Parenting Your Internationally Adopted Child: From Your First Hours Together Through the Teen Years by Patty Cogen

Parenting Your Internationally Adopted Child: From Your First Hours Together Through the Teen Years by Patty Cogen

Author:Patty Cogen
Language: eng
Format: azw3
Publisher: Harvard Common Press - A
Published: 2008-04-20T05:00:00+00:00


Flexibility in the Face of Change

Internationally adopted children frequently lose their emotional and behavioral balance when a routine changes or during transitions from one activity to another. Maintaining balance in these situations is an important adjustment skill for adopted children to learn.

Why are these children so rigid? All children are highly dependent on routines to structure their experience; repetition and predictability give infants and young children a sense of security, safety, and control. To a child, things seem safest and most secure when both the caregiver and the routine are consistent. But when caregivers change, as has happened at least once and usually more than once in the life of an international adoptee, routines alone become the most consistent and predictable, and therefore safest, refuges in life.

Routines give a child a sense of control because she can predict what will happen. Mental control leads to emotional and behavioral control, just as much as being physically in control of a situation would do.

Think for a moment of a day when something in your routine was altered and how you felt. When I find my routine changed because the car suddenly stalls and needs to be repaired, I have trouble organizing and remembering what should happen for the rest of the day. Take one routine away and everything else falls to pieces. This is how internationally adopted children feel about their routines. No wonder they treasure and defend them so fiercely.

The flip side of an adopted child’s intense attachment to her routines is the fear or sense of danger she feels when a routine changes.

Imagine the morning of your child’s adoption. The caregiver is more rushed than usual, and your child is being dressed more rapidly and in unfamiliar clothing. Instead of moving on to the next child immediately, the caregiver cries and holds your child for a few extra moments. She talks to your child about “the new family” and the importance of being a “good girl.” After breakfast everyone stands around and says goodbye, and then your child is given several pieces of candy and a little jar of yogurt or rice milk. In short, changes in the routine are the first indication that this day will be radically different.

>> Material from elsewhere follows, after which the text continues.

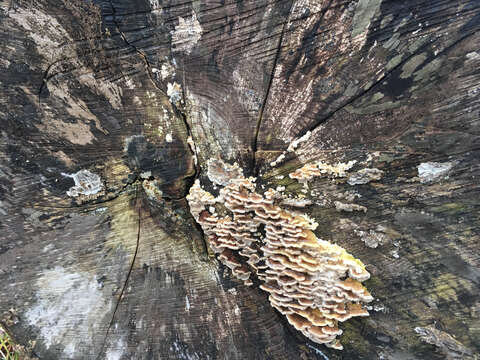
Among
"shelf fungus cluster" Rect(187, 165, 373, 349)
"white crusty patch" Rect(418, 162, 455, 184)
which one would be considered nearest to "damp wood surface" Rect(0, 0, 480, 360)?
"white crusty patch" Rect(418, 162, 455, 184)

Over the next days and weeks, and even months and years, your child’s mind will associate these and other small changes with the Big Change, with the trauma of leaving everyone and everything that was familiar. In short, adoptees take little changes quite seriously. By controlling or avoiding transitions or changes in routine, they feel they can avoid the next big surprise, whatever it may be. They feel they can avoid the anxiety and the loss of emotional and behavioral control that they know can accompany the trauma of change.

To a parent a small change in routine seems ordinary, even inconsequential. “What’s your problem?” a parent throws out at the hysterical child, who is completely out of control because the parent read the bedtime story before she brushed her teeth, an unforgivable change in routine.